In the journey to value-based care, developing a robust healthcare analytics foundation to support transformational change is an imperative, with successes but also many challenges along the way.

That was the message from Graham Hughes, M.D., CMO at SAS Center for Health Analytics and Insight, during the July 14 opening keynote at the Healthcare Analytics Symposium in Chicago, sponsored by Health Data Management. Hughes started by giving an example of how a good idea can quickly turn sour, based on a February 2012 article in the New York Times.

Retailing giant Target started analyzing customer buying patterns and among its findings learned that it could predict with high certainty women who were pregnant, particularly in the third trimester, based on what they were buying. The retailer then would send congratulations to these consumers as well as store vouchers. They sent communications to a teen who had not yet told her parents about her pregnancy, and that program was quickly shut down.

Another challenge is the use of electronic health records data for population health management and patient engagement, among other uses. But EHR coding carries a 20 percent error rate, Graham said, and 80 percent of EHR data is in free text. Consequently, organizations have to question the veracity of the data they have and determine how much uncertainty can be tolerated.

Many healthcare organizations do not have the resources to conduct robust analytics by themselves and should consider collaborating with other stakeholders, Graham advised. “We’re starting to see data collaborations breaking out all over the place.” Further, the healthcare industry quickly will learn what other types of businesses already have--that they need more power and speed to perform analyses in two minutes, not four hours.

Graham also gave examples of healthcare organizations improving processes through data mining. Duke University Health System analyzed NICU workflows to made changes that reduced mortality rates. Mayo Clinic is text mining discharge records to automatically detect if patients sent home are following up on appointments.

§ Activity list:
• A. Duplicate the passage of the healthcare analytics keynote text from "In the journey" to "along the way.".
• B. Name every organization or company mentioned in the healthcare analytics keynote text.

§ Extracted records:
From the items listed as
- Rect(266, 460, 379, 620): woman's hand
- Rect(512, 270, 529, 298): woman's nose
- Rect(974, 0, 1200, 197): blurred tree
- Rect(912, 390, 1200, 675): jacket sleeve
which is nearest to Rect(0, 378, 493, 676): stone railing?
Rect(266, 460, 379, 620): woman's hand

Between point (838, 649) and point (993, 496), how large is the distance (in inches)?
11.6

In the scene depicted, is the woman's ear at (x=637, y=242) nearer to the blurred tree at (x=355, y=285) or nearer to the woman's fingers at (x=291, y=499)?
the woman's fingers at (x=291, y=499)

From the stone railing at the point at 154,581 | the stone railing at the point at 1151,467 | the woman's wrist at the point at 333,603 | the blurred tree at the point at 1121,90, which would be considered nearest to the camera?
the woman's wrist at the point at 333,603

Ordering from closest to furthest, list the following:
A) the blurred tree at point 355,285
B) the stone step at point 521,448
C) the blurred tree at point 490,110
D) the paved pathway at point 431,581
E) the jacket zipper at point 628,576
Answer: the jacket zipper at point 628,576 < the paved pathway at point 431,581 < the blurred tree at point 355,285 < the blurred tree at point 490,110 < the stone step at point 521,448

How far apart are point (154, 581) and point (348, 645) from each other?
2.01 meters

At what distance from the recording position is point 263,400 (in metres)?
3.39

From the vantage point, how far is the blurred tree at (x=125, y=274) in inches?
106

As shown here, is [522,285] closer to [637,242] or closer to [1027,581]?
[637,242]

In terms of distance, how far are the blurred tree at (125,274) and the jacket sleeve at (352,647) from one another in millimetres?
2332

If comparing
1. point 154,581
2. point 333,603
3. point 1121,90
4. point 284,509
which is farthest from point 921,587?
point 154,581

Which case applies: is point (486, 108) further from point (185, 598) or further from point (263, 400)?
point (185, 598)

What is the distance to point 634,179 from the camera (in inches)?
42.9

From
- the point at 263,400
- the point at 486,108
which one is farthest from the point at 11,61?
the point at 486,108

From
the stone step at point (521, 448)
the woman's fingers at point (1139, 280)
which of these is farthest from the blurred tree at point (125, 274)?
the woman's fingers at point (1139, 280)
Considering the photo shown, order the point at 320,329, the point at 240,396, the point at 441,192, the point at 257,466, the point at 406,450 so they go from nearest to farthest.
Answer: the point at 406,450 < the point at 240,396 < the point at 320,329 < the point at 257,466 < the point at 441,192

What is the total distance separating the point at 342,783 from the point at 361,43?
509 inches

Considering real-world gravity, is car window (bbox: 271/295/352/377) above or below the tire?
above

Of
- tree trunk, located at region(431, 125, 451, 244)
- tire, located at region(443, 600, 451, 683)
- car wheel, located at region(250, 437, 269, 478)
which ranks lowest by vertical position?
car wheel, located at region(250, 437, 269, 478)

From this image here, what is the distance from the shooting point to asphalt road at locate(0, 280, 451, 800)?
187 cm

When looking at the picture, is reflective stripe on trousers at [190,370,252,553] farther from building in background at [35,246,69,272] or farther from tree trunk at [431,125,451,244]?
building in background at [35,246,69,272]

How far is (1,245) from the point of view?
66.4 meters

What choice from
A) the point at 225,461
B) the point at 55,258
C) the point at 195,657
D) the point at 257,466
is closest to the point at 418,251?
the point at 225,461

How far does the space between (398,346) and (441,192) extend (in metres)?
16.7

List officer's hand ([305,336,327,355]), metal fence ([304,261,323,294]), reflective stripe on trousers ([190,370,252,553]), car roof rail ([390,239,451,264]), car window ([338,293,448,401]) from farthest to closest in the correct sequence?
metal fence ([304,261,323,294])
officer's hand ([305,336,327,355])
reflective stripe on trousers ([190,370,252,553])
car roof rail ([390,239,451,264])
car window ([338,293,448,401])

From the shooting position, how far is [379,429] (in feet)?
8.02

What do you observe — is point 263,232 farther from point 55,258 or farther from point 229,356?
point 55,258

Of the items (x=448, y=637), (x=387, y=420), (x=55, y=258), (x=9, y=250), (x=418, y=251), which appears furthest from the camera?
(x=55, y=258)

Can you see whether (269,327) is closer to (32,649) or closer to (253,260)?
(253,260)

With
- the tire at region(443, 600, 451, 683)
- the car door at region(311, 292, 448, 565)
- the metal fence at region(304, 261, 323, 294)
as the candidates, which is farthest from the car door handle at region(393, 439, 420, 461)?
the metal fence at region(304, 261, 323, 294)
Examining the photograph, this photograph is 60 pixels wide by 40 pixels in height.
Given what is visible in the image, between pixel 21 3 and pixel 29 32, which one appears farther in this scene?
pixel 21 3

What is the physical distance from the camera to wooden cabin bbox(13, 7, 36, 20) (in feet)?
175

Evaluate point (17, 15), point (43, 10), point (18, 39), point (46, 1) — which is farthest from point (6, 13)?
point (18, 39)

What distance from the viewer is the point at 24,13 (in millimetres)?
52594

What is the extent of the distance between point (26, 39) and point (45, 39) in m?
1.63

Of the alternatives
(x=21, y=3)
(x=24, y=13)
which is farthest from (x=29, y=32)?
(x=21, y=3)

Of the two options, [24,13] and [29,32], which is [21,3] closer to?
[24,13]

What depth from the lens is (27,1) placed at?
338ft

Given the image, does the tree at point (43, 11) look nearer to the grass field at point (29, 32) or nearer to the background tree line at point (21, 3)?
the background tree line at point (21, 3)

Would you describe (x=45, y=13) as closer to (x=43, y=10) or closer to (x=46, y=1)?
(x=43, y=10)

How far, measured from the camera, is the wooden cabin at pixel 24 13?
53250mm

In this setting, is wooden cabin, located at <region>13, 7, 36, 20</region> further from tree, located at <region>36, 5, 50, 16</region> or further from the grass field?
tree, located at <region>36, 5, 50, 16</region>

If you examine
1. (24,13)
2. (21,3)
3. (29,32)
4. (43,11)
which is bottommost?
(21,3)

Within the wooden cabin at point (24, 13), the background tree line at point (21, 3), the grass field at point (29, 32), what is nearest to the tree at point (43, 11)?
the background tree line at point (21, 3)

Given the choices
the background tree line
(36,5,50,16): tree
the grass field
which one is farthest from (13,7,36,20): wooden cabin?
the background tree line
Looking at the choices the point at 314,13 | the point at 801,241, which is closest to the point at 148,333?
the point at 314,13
* * *
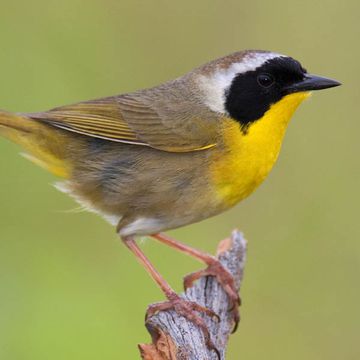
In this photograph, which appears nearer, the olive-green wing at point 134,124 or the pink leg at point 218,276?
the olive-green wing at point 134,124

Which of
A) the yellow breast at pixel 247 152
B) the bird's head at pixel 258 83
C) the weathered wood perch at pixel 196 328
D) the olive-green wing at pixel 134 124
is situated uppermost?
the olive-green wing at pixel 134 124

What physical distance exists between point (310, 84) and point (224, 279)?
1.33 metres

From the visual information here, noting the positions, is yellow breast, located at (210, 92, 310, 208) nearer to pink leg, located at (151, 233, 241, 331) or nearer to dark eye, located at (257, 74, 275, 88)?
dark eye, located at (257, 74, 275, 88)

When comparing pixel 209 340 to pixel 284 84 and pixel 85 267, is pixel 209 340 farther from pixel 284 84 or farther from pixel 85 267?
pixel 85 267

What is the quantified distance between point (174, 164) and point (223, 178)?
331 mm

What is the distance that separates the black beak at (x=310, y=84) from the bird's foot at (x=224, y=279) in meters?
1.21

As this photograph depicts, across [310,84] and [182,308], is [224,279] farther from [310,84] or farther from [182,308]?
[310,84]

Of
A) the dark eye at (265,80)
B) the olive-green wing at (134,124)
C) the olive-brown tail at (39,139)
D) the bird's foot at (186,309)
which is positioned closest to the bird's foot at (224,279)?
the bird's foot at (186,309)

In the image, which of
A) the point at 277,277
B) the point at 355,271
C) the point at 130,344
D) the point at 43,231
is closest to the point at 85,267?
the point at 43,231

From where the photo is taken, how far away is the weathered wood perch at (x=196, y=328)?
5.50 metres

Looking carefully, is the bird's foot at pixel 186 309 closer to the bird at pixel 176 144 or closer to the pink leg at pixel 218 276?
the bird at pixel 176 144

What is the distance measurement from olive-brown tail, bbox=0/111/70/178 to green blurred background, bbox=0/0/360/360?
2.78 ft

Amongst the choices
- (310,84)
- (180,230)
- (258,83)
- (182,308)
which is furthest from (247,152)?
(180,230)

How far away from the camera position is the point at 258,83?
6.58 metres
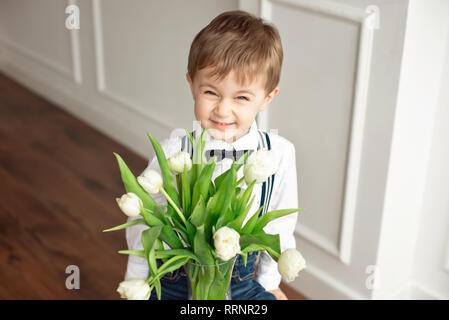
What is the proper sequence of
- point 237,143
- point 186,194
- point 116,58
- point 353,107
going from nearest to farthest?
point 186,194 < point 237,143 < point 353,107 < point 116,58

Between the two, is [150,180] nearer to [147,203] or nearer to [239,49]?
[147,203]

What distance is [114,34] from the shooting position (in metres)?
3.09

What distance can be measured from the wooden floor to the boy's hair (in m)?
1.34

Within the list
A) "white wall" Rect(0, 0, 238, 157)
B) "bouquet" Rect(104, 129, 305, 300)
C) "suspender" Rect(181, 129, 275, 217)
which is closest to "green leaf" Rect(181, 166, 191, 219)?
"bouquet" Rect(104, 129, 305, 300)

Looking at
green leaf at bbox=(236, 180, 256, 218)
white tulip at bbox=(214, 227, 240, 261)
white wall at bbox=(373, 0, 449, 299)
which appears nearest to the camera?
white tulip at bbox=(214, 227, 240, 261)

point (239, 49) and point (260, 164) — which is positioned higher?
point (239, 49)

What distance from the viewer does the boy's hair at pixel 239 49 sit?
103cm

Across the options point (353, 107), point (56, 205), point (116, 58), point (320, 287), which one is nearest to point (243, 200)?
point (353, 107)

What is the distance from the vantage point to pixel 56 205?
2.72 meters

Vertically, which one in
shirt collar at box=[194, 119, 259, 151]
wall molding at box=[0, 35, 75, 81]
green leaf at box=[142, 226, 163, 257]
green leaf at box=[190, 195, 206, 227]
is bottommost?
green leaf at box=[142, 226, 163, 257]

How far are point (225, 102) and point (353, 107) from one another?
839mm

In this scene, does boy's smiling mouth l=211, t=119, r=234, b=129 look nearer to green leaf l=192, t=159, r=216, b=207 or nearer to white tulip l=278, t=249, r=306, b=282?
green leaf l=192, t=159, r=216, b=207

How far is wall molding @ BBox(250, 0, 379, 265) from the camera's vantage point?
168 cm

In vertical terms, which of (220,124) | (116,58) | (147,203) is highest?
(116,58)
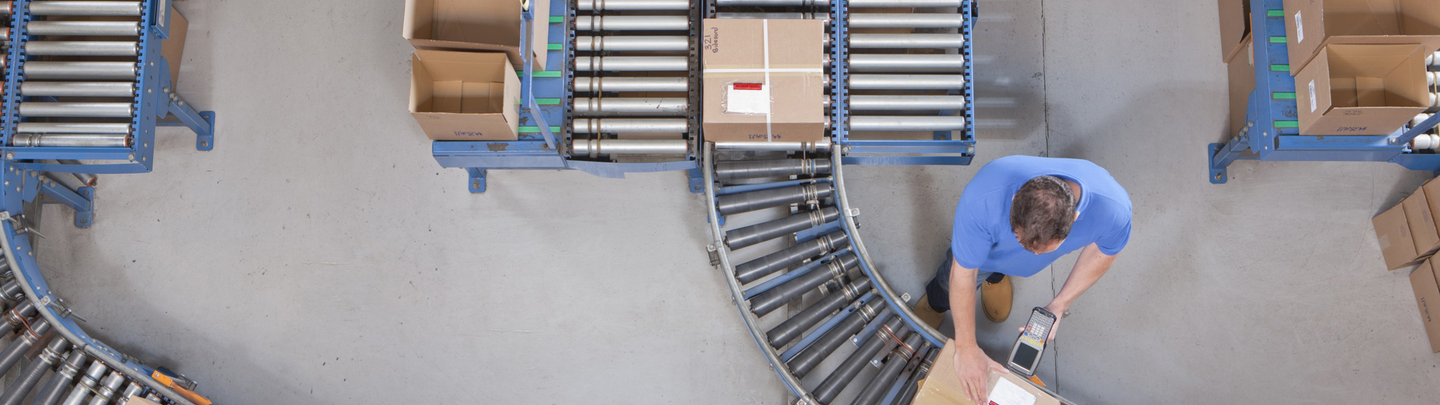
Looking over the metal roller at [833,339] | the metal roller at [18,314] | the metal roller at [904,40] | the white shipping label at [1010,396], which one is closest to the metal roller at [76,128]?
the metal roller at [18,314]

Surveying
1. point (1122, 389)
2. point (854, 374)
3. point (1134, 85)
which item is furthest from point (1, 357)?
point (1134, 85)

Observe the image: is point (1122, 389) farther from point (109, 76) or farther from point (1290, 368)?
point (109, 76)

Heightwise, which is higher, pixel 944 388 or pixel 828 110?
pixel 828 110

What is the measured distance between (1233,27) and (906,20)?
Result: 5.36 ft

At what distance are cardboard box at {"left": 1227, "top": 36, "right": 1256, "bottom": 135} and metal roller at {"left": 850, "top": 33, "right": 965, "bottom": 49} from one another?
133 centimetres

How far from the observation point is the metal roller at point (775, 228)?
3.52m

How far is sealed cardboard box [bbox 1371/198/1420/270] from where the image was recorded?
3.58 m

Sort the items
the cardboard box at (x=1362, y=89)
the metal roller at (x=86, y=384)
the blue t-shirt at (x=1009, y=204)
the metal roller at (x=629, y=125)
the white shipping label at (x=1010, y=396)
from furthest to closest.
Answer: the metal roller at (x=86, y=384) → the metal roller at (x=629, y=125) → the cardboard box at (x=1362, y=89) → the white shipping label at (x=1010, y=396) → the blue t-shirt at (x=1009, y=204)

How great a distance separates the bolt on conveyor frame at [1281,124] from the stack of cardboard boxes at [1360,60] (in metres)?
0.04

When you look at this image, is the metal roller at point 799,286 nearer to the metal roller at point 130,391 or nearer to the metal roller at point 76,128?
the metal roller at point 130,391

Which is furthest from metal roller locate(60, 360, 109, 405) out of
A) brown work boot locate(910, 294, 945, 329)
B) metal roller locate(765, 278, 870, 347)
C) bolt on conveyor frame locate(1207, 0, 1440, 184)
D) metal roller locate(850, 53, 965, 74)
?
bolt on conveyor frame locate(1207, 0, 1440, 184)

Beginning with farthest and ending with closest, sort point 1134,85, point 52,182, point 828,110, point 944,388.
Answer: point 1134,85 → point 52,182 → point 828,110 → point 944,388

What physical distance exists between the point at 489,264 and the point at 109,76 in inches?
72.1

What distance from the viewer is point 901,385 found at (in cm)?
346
* * *
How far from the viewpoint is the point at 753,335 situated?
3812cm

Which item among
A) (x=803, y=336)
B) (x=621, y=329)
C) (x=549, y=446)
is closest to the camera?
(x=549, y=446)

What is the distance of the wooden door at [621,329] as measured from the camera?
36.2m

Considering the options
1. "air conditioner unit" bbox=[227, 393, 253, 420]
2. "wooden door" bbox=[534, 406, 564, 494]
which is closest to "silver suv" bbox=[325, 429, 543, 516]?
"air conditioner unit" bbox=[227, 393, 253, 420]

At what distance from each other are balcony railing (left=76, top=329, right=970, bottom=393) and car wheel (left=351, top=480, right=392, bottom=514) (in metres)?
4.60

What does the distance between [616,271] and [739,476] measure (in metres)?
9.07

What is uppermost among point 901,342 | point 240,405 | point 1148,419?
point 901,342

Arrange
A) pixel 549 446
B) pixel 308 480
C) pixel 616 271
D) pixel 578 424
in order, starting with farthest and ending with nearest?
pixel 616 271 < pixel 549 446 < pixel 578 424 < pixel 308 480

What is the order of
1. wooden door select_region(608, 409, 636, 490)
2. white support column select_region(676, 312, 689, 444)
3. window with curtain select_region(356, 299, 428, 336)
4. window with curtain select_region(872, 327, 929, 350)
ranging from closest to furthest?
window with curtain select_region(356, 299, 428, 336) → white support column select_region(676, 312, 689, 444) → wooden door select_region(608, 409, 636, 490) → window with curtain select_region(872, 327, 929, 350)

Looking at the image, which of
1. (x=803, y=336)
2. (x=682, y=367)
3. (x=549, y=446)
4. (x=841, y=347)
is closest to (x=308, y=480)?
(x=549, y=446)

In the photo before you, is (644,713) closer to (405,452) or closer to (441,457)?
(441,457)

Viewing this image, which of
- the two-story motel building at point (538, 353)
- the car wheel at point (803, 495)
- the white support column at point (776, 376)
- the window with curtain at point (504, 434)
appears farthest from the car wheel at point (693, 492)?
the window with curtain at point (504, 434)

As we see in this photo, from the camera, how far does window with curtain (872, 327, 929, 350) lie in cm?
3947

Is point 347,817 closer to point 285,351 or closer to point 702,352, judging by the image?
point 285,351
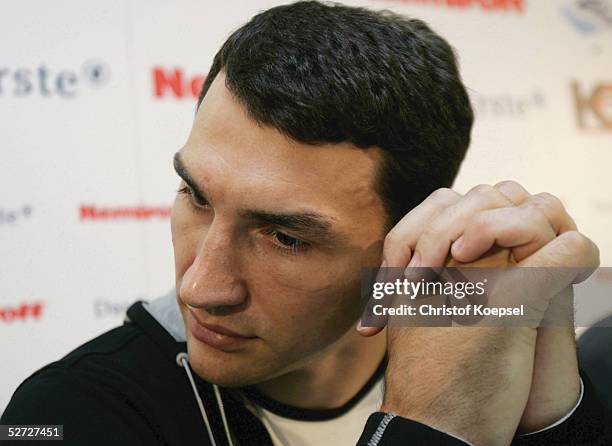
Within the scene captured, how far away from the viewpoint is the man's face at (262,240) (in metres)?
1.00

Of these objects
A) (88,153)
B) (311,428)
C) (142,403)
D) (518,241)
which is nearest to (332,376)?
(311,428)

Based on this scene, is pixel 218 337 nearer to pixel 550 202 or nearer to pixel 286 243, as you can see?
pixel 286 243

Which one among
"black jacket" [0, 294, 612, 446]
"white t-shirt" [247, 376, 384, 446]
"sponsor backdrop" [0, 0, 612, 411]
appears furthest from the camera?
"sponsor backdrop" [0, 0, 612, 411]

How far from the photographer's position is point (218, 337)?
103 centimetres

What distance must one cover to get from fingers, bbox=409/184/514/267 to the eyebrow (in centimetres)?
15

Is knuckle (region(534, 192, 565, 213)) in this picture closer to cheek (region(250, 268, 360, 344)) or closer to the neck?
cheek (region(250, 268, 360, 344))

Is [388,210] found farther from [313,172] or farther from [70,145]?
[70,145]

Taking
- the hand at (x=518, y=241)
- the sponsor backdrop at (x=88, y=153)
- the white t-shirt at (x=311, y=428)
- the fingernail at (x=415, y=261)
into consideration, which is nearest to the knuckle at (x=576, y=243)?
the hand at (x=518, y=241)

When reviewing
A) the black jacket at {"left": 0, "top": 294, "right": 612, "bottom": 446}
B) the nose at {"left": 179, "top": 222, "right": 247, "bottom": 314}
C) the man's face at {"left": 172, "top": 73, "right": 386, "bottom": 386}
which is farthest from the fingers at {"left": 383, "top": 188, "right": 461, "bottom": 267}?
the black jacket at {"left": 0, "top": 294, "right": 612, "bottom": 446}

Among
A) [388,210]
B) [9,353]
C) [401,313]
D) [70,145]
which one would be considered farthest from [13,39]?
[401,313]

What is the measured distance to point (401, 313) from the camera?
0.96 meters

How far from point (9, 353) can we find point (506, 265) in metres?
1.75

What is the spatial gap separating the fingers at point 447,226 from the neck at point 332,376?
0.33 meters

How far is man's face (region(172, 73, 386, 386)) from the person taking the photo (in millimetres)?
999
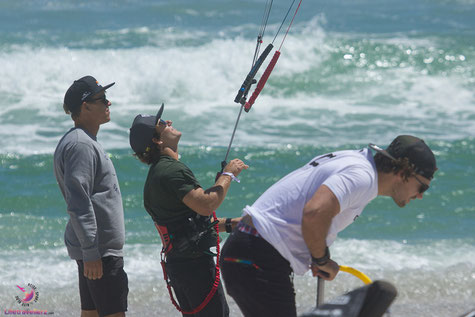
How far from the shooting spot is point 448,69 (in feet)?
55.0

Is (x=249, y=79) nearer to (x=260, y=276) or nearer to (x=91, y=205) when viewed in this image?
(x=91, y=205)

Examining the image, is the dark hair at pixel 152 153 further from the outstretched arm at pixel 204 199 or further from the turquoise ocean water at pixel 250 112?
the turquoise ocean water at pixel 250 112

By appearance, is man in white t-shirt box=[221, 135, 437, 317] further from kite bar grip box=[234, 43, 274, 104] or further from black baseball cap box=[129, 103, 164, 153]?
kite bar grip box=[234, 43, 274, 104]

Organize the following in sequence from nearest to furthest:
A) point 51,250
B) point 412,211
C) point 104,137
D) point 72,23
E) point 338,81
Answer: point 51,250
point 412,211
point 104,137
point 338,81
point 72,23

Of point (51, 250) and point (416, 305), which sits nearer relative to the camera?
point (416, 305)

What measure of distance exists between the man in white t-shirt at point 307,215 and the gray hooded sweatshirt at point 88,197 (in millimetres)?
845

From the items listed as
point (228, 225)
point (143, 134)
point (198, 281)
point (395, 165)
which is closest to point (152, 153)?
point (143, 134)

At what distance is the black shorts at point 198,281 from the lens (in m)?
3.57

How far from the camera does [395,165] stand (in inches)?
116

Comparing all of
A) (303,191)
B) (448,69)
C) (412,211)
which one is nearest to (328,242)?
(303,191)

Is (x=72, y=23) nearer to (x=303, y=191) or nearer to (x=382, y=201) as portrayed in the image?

§ Solutions for each task:
• A.
In the journey to value-based care, developing a robust healthcare analytics foundation to support transformational change is an imperative, with successes but also many challenges along the way.

• B.
- SAS Center for Health Analytics and Insight
- Health Data Management
- New York Times
- Target
- Duke University Health System
- Mayo Clinic